July 2, 2003, the United States Department of Energy’s Office of Electric Transmission and Distribution released a document called “Grid 2030” A National Vision for Electricity’s Second 100 Years. The Goal: to “energize a competitive North American marketplace for electricity.” To “connect everyone to abundant, affordable, clean, efficient, and reliable electric power anytime, anywhere.”  And “provide the best and most secure electric services available in the world.” Who couldn’t get behind that vision?

Goal: “Provide the best and most secure electric services available in the world” and “Connect everyone to abundant, affordable, clean, efficient, and reliable electric power anytime, anywhere.”

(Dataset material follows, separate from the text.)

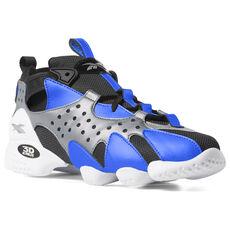 87685534bdea73 Reebok - 3D Opus 98 Black   True Grey   Blue DV4250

"Grid 2030" United States Department of Energy

Unfortunately, a DOE National Transmission Grid Study from May of the year prior found that The North American electric grid, once labeled the “supreme engineering achievement of the 20th century” by the National Academy of Engineering, had experienced 25 years of severe underinvestment; Once an engineering marvel, our grid was found to be “aging, inefficient, and congested, and incapable of meeting the future energy needs of the Information Economy.” To attain the “Grid 2030” vision for “abundant, affordable, clean, efficient, and reliable electric power anytime, anywhere” we would need to address a regulatory framework which had created a “political log jam”, “unprecedented levels of risk”, “thousands of Megawatts” of capacity gaps, and “areas of grid congestion in numerous locations” across the country.

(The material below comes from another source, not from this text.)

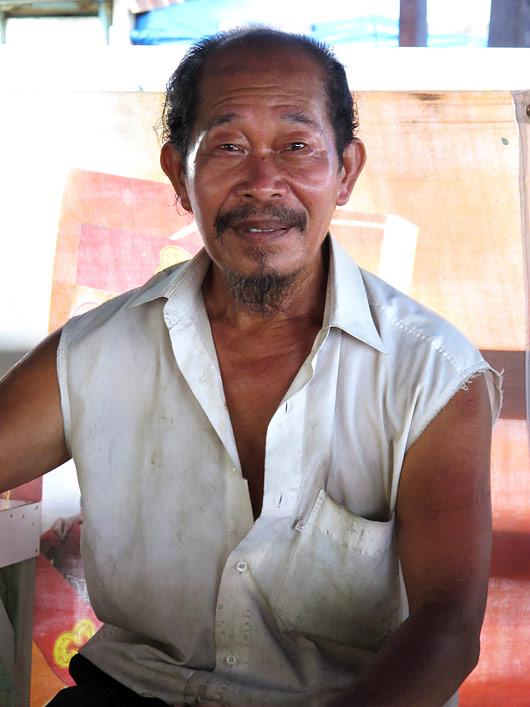 Kaubavahetusega tuli ka geenivahetus - hiinlaslike näojoontega mees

Problem: A grid found to be “aging, inefficient, and congested, and incapable of meeting the future energy needs of the Information Economy.”


Declining Investments in the National Electric Grid

Restoring our marvelous electric transmission grid would require multifaceted action. Achieving power abundancy would require different actions than achieving efficiency. Likewise, affordability, cleanliness, and reliability would each require different investments and efforts. Clearing regulatory stumbling blocks would certainly require political efforts of its own. “Grid 2030” necessarily took a holistic view of the energy system and called for diverse action including billions of dollars of new investment from private industry, governmental efforts to alleviate regulatory and political log jams, and increased R&D in “nuclear, renewable, and clean coal power generation systems, energy efficiency technologies, and hydrogen energy systems.”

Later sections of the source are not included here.